Venture Capital is a finance that is usually given to start-up companies that have a high potential growth, but are still too small to raise enough money on their own. There are many venture capital companies available, and will invest depending on how much potential the VC’s think your company has, and also what stage it is in. Venture Capitalists only want to invest in a firm if they believe it has a chance of attracting customers and eventually able to make money. The advantage of having venture funding is that you do not need to take out a bank loan for start-up costs and then stress about having to pay back the loan payments to the bank if your growth is slow at first. Ventures look for return on investment in the long-term and also share the risk with you. If your business is unsuccessful or has a difficult time making money, then you do not have an obligation to pay back the venture.
It is relatively easy to think of a great business idea, such as a unique product or service, but being able to turn that idea into a profitable business requires some external help. One of the best ways to get your business ideas funded is to approach a venture capital firm, but before doing this, it is necessary to prepare a proposal that outlines what your idea is, projected target market, projected return on investment, and most importantly, why the ventures should invest in your idea.
The entrepreneurs of these start-ups have tremendous ideas, but all they are lacking is the knowledge and funding, which is why it is essential to have the support of business professionals who understand the challenges associated with financial growth. By having a venture capitalist, these entrepreneurs also have a better chance for their start-up to go into high growth stages down the road, such as an initial public offering (IPO) registration. In order to do this, it is important for the start-up to have proper auditing, workforce development, and even legal issues taken care of. Ventures have connections with all of these business aspects that will help the entrepreneur and allow the growth of the company to happen smoother, but also faster.
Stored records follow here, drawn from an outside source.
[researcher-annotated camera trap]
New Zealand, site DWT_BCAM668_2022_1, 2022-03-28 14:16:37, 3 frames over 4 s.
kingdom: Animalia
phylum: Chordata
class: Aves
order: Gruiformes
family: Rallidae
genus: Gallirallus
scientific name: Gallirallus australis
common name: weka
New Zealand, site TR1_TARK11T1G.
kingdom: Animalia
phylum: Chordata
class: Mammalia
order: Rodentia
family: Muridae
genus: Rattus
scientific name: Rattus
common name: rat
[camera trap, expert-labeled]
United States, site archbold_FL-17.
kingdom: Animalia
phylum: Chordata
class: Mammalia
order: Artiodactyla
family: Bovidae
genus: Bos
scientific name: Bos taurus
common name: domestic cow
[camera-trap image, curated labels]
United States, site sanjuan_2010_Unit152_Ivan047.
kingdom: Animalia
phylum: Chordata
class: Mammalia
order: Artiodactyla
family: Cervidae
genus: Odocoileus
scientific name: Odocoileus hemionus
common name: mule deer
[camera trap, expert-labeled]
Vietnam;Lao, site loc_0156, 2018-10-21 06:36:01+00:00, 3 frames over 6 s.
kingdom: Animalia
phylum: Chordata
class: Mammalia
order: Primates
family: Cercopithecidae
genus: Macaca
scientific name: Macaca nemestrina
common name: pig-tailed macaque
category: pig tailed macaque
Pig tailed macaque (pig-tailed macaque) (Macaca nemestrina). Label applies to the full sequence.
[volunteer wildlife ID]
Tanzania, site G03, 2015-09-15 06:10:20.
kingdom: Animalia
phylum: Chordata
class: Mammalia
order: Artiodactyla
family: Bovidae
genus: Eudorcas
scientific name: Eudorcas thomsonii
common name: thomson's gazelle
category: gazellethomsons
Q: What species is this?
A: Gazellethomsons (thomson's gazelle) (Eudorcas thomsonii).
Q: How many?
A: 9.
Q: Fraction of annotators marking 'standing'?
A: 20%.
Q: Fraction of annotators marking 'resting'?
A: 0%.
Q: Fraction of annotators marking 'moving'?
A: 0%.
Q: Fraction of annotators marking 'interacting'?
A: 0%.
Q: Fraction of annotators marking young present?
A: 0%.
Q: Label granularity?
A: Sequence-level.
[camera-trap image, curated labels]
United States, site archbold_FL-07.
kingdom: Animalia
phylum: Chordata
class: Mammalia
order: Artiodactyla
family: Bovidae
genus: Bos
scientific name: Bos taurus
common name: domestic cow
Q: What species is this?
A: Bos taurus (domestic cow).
Angel investors are venture capitalists who are usually retired and are very wealthy since they use their personal funds rather than pooling their money with other investment firms. Angels like to invest in start-up businesses that are usually in the early stages of their growth. These are companies that have a product or service idea, but yet to really have any proven customers or an established workforce. Angels invest money in return for part ownership of the start-up, such as stocks or bonds, and with this ownership, the Angels are able to help get the start-up off and running. Angel investors evaluate your business similar to a venture capitalist. Overall, it is a risk for venture capitals to invest in many of these start-up businesses, but if they turn out profitable, it is a win-win situation for all parties involved.